What do these studies offer pregnant women with asthma?
I think they really help the pregnant woman make the right choice in terms of whether she should be treating her asthma or whether she should be so concerned about safety issues for the baby that she shouldn't treat her asthma with the inhaled steroids.

It's a logical concern, but the data all suggest that even when thinking about the baby, the safest approach is to take the medicines because the risk of the uncontrolled asthma appears to be greater than the risk of the medicine. This study just provides additional information to show that the growth of the baby is not affected by the inhaled steroid.

What can women do about nasal symptoms from allergies?
There have been some studies that suggest that the course of the nasal symptoms during pregnancy, which many women have, is similar to the course of the asthma. It seems that, in women who have preexisting nasal symptoms due to allergy, they can either get better or worse, and there appears to be a real concordance between what the nose does and what the chest does in that regard. So part of the comprehensive treatment of the pregnant woman with asthma is doing the best she can with the nasal symptoms.

The inhaled steroids come in an intranasal form as well and, for nasal allergies, the intranasal steroids are really the most effective single medicine.

Is it OK to use antihistamines or decongestants during pregnancy?
This gets into an area that one never has quite as much information as one would like. With the antihistamines and decongestants, it's not an absolutely clear picture. But there are data from the Swedish Medical Birth Registry suggesting that a couple of the commonly used but somewhat newer antihistamines (loratadine or cetirizine) were used by a relatively large number of women and that did not appear to be associated with any problems. So that's reassuring information.

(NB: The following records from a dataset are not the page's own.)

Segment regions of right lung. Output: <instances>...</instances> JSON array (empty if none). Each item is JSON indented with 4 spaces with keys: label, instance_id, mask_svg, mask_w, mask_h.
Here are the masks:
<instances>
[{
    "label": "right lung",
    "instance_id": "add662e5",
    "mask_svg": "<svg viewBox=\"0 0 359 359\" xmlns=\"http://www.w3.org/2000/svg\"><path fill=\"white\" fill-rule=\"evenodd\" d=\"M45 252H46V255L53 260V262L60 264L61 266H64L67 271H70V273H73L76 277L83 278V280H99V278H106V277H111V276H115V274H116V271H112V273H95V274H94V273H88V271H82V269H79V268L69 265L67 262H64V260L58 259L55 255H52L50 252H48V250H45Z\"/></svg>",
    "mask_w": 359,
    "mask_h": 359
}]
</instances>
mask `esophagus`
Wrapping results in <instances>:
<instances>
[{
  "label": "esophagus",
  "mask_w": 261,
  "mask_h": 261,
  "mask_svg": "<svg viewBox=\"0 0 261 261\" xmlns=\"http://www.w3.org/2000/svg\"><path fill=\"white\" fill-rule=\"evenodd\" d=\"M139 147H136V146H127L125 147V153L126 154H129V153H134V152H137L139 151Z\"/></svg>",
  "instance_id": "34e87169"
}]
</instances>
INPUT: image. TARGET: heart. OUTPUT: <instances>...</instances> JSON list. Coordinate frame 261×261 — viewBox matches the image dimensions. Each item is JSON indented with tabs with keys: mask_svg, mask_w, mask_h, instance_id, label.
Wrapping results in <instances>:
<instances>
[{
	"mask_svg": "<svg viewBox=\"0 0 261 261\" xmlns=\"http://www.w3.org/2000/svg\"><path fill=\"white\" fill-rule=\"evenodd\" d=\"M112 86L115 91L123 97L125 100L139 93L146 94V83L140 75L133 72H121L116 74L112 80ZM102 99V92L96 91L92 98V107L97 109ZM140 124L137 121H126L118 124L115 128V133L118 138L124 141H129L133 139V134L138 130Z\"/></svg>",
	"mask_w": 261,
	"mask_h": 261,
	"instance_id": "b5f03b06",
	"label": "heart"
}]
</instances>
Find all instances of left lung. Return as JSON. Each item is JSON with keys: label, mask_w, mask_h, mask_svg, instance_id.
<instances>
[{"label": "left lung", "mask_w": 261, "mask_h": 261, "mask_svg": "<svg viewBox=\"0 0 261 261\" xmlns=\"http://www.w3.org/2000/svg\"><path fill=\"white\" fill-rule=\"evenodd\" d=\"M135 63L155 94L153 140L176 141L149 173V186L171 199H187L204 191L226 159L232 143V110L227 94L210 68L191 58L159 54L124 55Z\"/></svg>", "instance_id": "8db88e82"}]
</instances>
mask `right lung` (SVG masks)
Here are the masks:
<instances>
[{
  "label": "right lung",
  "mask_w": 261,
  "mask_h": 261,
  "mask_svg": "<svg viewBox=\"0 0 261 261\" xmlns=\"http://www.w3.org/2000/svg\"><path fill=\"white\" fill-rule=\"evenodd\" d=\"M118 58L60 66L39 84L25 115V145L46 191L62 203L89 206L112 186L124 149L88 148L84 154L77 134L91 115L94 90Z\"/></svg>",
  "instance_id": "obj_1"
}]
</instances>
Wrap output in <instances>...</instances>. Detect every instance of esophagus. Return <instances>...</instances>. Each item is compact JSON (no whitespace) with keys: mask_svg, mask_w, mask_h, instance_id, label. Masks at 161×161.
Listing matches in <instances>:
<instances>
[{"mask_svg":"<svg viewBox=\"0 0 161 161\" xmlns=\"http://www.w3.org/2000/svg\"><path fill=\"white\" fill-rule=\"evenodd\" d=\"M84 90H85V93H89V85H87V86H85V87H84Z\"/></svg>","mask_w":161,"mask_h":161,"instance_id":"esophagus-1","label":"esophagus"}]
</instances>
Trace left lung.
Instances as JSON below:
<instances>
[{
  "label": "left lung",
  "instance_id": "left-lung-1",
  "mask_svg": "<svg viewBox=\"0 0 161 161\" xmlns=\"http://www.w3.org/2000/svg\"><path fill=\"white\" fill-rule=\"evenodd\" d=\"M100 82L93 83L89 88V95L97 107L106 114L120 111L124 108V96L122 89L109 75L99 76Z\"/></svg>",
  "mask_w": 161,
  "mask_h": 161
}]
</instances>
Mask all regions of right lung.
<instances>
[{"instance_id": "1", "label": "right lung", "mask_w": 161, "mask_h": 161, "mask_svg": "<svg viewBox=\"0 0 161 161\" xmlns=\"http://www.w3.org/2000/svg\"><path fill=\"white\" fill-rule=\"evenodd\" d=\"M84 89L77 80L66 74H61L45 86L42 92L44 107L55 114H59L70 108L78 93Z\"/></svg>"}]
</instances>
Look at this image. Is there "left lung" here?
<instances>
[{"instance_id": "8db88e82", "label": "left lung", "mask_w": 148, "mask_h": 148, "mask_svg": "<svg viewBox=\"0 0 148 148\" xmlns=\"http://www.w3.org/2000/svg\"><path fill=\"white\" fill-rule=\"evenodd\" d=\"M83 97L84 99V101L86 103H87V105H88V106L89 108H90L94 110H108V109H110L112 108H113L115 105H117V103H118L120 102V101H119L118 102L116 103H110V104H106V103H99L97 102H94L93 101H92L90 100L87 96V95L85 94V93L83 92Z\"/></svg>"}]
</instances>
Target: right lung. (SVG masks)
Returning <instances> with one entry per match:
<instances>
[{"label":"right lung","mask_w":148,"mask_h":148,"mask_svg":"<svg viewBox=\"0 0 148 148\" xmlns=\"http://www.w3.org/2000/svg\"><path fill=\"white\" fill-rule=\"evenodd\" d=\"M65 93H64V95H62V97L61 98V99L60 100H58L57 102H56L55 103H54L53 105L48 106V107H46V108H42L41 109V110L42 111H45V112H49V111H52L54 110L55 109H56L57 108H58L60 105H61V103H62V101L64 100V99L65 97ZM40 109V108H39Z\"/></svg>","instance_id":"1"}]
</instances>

The decongestant pseudoephedrine has been used for a long time. And there's a little bit of question as to whether there may be some increased risk of a very rare birth defect. We're actually advising people not to take it during the first trimester just in case; that's something that there needs to be more information about.

What is your advice to pregnant women with asthma?
The advice is to get it optimally treated and to work with a provider who understands asthma. There are two basic approaches that are both important in optimizing the mother's health. First identify and avoid triggering factors that can worsen asthma; particularly dust mites, animal dander or mold. And then, since, most patients with persistent asthma can't avoid enough of the triggering factors to have that suffice, to be on appropriate therapy. This is important because of their health and because there are risks from uncontrolled asthma to the baby's health. Our study adds strength to the safety profile of the inhaled steroids, which are clearly the most effective preventative medicine relative to asthma.